Abstract
The main issue in renewable energy generating system is the variation in power generation due to the intermittent nature of the renewable sources. Due to this, voltage deviation and unexpected surges in the output voltage may affect the power system and cause unstable operation. Therefore, a power flow control of solar-wind Renewable Energy System (RES) is presented in this paper to reduce the power fluctuation and at the same time to maintain the State of Charge (SOC) of the battery within allowable limits. Initially, Maximum Power Point Tracking (MPPT) algorithm is used to operate the power system close to the peak power point. Then, the buck–boost converter with Feed Forward (FF) technique is employed to produce the response with lesser ripples. The Fractional Order Proportional Integral Derivative (FOPID) controller has the characteristics of having short rise time, reduced oscillations, or overshoot with strong robustness compared with the conventional PID controller. However, improper tuning of the controller parameters may degrade the performance of the system. Hence, we introduce a k-means Grasshopper Optimization Algorithm (k-GOA) to determine the best tuning parameters with faster convergence.
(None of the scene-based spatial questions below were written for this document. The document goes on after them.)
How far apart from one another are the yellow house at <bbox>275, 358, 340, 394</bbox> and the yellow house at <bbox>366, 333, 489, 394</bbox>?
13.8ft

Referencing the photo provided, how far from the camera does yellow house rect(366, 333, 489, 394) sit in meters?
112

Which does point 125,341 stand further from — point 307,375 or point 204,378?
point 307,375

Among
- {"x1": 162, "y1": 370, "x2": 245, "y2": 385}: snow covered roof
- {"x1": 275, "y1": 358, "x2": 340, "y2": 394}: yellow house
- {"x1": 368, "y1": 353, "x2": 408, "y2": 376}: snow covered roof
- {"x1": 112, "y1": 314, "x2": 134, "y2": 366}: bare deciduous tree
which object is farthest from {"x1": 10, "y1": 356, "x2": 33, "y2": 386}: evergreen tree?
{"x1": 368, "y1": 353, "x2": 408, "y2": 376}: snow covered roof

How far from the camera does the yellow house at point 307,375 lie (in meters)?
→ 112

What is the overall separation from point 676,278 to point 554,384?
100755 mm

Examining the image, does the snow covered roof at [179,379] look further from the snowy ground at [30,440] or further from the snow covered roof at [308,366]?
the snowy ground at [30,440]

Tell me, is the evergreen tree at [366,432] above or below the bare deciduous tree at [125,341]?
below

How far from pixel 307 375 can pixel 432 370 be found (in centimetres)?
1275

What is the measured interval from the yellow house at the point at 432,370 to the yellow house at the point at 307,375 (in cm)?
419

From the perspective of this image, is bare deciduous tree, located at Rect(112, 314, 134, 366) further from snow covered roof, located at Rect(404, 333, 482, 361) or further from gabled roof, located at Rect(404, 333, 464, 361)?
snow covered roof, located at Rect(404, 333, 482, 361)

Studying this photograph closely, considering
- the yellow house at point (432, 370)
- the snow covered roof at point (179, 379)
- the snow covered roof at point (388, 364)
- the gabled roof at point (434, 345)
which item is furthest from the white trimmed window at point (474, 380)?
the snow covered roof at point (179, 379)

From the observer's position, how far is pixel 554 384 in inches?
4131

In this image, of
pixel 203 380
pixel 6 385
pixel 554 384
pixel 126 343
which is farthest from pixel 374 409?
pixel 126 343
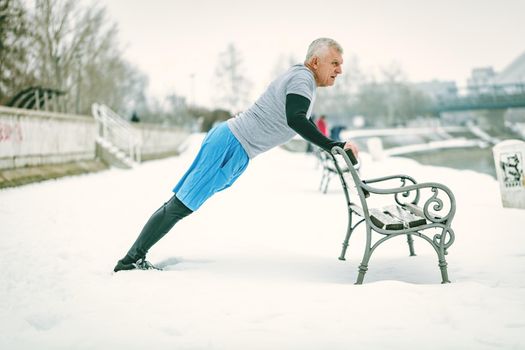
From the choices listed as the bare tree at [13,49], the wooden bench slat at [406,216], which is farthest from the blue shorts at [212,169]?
the bare tree at [13,49]

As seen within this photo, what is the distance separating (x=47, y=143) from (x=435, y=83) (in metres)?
179

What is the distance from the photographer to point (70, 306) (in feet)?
9.43

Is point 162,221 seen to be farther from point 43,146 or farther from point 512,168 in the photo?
point 43,146

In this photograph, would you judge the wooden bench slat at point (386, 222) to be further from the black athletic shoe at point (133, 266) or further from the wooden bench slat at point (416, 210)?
the black athletic shoe at point (133, 266)

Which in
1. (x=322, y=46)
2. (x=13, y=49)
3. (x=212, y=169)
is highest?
(x=13, y=49)

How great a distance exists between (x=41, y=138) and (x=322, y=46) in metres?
11.2

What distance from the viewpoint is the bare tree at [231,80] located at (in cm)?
7306

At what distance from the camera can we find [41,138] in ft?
42.0

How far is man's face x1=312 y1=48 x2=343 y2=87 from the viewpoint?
10.8 feet

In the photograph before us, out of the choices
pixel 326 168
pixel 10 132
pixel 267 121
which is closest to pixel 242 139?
pixel 267 121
In order to validate the supremacy of this technique, its performance is compared with the existing controllers like Jaya Optimization (JO) FOPID, Salp Swarm Optimization (SSO) FOPID, Chaotic Atom Search Optimization (ChASO) FOPID, Ant Lion Optimization (ALO) FOPID and Fibonacci Search Technique (FST) FOPID controllers. The outcomes show that despite sudden load changes and changes in the power generation, the power balance between the supply and demand is effectively managed by the proposed k-GOA FOPID controller. Moreover, the k-GOA has obtained faster convergence than existing optimization techniques and the converter have produced less ripples. Moreover, the proposed system has attained an efficiency of 98.5% whereas, the existing systems has obtained lower efficiency.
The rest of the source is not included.